What medium and materials do you work with?
Photography, while being my trade, has never lost its allure for me, so it felt natural to carry the medium into my creative practice. It’s been a great honour to be granted access to various museums and institutions across the country to photograph my subjects for Manu Kōingo, particularly Te Papa (The Museum of New Zealand Te Papa Tongarewa) and Auckland Museum (The Auckland War Memorial Museum Tāmaki Paenga).
Framing the portraits is an equally important facet of the concept, and so I design each profile to support and encourage a connection with the subjects, and then sculpt the timber by hand into the individual frames. I work exclusively with repurposed native timbers, including Kauri, Rimu, Matai, and Totora, and source each piece from renovation demolitions, naturally fallen trees from farms, and old fence posts, for example. Working with the different timbers is incredibly engaging and I love it. Each piece has their own characteristics, such as an evocative smell (Kauri is the best) and the way they are able to be worked and moulded.

^^^^^^^^^^^^^^^^

**YOUR TASKS**
(a) From the interview text on medium and materials, list every repurposed native timber named for the frames.
(b) Write the next part of the interview text on medium and materials, picking up after its final sentence.

**RECORDS**
^^^^^^^^^^^^^^^^

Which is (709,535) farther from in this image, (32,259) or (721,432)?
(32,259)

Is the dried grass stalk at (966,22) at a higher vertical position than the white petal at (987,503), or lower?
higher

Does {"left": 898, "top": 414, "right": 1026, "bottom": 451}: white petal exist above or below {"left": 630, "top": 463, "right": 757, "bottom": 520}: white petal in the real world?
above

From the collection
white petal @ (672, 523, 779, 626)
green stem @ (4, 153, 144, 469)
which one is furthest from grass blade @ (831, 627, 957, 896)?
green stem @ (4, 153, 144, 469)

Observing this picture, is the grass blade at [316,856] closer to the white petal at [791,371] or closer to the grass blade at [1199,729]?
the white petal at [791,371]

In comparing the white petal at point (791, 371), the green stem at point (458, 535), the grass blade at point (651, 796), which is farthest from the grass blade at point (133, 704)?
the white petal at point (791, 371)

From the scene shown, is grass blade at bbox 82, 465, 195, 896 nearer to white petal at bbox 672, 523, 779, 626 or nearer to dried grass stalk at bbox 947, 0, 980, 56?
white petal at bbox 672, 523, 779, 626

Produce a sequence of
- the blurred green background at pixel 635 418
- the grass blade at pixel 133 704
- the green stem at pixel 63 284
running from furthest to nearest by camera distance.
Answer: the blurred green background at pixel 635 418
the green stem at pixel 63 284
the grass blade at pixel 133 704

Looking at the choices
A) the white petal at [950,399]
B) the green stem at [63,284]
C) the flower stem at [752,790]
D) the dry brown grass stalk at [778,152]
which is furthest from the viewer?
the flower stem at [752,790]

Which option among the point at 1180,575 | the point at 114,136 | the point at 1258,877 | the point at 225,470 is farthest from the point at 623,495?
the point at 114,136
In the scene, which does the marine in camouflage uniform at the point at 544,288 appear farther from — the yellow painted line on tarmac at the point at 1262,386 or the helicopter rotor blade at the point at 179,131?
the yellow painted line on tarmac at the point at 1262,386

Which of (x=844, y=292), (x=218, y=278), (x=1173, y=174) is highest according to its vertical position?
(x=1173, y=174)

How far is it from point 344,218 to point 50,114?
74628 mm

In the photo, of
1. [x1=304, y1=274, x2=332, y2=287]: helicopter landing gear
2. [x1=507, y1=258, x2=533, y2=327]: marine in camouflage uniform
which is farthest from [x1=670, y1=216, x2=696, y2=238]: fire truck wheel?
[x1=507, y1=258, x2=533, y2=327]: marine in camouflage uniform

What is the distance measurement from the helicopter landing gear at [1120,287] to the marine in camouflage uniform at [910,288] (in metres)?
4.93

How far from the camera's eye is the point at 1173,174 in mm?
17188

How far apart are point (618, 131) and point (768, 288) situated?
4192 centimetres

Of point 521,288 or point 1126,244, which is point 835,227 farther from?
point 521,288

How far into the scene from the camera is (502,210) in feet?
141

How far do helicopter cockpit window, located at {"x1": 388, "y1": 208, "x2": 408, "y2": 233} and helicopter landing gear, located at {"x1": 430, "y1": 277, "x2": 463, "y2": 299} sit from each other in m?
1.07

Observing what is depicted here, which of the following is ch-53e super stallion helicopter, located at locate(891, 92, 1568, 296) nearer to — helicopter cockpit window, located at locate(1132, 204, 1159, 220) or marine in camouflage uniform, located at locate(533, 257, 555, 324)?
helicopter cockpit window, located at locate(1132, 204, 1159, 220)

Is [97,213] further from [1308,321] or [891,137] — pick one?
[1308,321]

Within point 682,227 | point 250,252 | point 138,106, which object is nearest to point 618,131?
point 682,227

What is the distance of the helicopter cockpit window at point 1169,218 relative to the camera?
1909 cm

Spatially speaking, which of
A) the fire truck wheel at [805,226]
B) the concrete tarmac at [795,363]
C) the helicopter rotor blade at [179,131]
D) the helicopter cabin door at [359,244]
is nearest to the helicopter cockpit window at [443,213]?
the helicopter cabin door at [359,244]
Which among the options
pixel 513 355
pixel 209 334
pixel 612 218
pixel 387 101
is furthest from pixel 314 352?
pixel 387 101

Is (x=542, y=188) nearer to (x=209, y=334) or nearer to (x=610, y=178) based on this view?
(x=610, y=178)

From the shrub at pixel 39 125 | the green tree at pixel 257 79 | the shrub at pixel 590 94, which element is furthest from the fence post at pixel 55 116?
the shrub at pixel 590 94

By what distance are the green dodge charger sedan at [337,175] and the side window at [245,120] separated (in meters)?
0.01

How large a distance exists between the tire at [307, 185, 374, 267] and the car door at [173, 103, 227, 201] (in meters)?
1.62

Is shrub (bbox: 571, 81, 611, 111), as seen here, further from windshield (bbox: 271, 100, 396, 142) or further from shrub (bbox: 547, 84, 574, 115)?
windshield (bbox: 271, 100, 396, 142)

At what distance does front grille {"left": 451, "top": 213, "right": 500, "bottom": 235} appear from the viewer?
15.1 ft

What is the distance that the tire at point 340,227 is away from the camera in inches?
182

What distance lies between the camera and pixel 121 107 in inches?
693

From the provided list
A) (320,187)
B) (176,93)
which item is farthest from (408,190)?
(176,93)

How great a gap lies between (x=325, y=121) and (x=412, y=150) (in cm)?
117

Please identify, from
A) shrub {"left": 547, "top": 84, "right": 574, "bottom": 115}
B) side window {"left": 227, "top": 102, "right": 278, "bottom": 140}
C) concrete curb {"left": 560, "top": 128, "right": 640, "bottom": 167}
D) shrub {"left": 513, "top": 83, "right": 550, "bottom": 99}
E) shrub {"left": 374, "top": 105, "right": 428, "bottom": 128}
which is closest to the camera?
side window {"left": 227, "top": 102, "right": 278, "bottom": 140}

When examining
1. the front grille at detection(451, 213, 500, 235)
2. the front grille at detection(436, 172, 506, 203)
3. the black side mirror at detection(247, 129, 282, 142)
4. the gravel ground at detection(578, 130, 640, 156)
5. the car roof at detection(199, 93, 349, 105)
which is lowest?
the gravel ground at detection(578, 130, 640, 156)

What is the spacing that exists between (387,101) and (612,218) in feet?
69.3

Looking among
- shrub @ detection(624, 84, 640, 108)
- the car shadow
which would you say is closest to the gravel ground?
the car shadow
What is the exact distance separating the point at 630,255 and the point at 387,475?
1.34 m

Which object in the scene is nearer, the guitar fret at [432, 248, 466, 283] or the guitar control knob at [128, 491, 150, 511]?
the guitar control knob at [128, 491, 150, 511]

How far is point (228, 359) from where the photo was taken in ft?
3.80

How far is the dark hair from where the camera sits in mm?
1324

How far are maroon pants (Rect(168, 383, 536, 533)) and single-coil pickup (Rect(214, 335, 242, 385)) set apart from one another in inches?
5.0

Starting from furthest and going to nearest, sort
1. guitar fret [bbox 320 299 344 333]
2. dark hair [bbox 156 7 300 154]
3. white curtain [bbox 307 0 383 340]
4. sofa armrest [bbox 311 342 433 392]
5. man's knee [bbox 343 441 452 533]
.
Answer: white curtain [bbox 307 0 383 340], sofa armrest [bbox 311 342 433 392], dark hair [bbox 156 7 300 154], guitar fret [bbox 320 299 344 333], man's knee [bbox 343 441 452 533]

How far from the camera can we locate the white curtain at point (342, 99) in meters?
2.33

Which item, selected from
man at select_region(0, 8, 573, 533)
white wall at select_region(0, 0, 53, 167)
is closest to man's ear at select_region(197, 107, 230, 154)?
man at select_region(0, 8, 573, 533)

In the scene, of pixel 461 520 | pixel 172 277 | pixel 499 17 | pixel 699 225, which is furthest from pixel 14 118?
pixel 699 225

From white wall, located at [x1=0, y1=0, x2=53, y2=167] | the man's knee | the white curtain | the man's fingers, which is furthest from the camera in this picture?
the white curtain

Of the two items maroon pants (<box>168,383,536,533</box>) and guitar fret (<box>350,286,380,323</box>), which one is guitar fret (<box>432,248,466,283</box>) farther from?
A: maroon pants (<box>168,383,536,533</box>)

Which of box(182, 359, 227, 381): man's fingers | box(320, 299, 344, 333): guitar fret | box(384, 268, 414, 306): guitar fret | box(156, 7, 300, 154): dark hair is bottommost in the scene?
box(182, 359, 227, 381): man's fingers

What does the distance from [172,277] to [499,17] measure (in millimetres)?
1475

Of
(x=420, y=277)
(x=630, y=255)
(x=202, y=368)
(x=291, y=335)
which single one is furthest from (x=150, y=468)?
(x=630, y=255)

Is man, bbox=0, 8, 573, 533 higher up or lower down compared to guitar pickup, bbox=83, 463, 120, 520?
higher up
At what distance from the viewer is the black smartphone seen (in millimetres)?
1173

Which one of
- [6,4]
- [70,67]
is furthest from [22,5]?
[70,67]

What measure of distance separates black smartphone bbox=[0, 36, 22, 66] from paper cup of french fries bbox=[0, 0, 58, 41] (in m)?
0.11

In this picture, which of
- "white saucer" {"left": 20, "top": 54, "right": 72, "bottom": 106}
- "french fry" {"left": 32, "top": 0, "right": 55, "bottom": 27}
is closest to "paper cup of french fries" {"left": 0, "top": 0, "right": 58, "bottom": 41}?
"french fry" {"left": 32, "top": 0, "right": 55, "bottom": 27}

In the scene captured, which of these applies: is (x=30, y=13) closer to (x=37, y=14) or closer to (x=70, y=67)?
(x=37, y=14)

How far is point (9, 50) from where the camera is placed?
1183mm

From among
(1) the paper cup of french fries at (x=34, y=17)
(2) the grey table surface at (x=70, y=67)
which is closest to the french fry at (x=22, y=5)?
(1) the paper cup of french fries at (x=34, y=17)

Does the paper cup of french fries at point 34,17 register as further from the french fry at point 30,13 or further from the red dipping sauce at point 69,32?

^^^^^^^^^^^^^^^^

**RESPONSE LIST**
(a) Kauri, Rimu, Matai, Totora

(b)
Are there subjects or birds in the exhibition that you are particularly drawn to and if so, why?
Tough question! Each of the portraits revealed so much to me about each of the subjects, but I think if I had to speak to one in particular, it’s the Kakapo. Perhaps because it was one of the first portraits in the series and therefore a keystone to seeing the project manifesting, however I’ll readily admit it’s also the native bird that I’m consistently drawn to. Kakapo are full of personality, each with their own unique character, but can be shy, solitary, and their population is in serious danger. I photographed this particular Kakapo at Te Papa, Wellington and it really is such a handsome specimen.
What inspires you to create?
I’ve long been fascinated with 19th century New Zealand portraits by painters such as Lindauer and particularly Goldie and their compositional understanding of how to draw the viewer into the subject, a subtle turn of the head or the position of the gaze.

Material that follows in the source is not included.